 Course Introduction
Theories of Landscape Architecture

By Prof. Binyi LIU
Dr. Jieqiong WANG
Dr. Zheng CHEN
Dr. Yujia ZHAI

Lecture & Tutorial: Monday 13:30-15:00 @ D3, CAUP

○ ○ ○ ○ ○ ○ ○

## Work instructions
Set down exactly the lines that begin with the one containing "Dr. Yujia ZHAI" and end with the last line above, and no others.

## Answer section
Dr. Yujia ZHAI

Lecture & Tutorial: Monday 13:30-15:00 @ D3, CAUP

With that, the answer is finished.